Global:Hippocampus erectus is listed as Vulnerable (VU A4cd) based on inferred declines of at least 30% caused by targeted catch, incidental capture, and habitat degradation. While there is little information on changes in numbers of the species, there is indirect evidence to suggest that declines have taken place and are continuing. This listing is consistent with the precautionary approach of the IUCN.

Hippocampus erectus is traded for use as aquarium fishes, curios and traditional Chinese medicine (TCM) (Vincent and Perry in prep.). This species is also incidentally caught, as bycatch, in shrimp trawl and other fisheries in Florida (Baum et al. in review), Mexico (J. Baum, unpublished data), Central America (Belize, Honduras, Nicaragua) (J. Baum, unpublished data) and South America (Argentina, Brazil) (I. Rosa and J. Baum, unpublished data). This species is also affected by habitat degradation due to coastal development and pollution. Given that H. erectus is among the most commonly traded seahorse species, particularly for ornamental display, fishers' and traders' evidence of declines in seahorse availability raise concern for this species.
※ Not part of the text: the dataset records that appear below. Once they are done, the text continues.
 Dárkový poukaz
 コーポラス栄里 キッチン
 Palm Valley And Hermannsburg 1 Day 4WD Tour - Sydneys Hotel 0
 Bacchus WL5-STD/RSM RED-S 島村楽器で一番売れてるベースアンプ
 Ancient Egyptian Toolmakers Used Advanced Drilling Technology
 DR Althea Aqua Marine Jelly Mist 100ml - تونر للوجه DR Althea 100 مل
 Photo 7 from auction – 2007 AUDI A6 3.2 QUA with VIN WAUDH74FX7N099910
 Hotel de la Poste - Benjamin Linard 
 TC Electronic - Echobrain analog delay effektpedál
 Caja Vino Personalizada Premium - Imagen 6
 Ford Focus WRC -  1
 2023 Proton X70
Western Central Atlantic:This species is widely distributed throughout the western central Atlantic to Venezuela in a variety of shallow habitats, but commonly associated with aquatic vegetation. Certain habitats, such as seagrass beds are experiencing degradation. It is susceptible to shrimp trawls and is sought after by the aquarium and medicinal trades. There is evidence that significant population declines have occurred. It is listed on CITES Appendix II. Therefore, the global listing of VU under A4cd is retained. Assessors: Jeff Williams, Jorge Brenner, Riley Pollom. Facilitator: Gina Ralph. Date assessed: 10 January 2014

Gulf of Mexico: This species is widely distributed throughout the Gulf of Mexico in a variety of shallow habitats, but commonly associated with aquatic vegetation. Certain habitats, such as seagrass beds are experiencing degradation. It is susceptible to shrimp trawls and is sought after by the aquarium and medicinal trades. It is listed on CITES Appendix II and is regulated off the United States and Mexico bans export. There is evidence that significant population declines have occurred, therefore, this species is listed as VU under A4cd.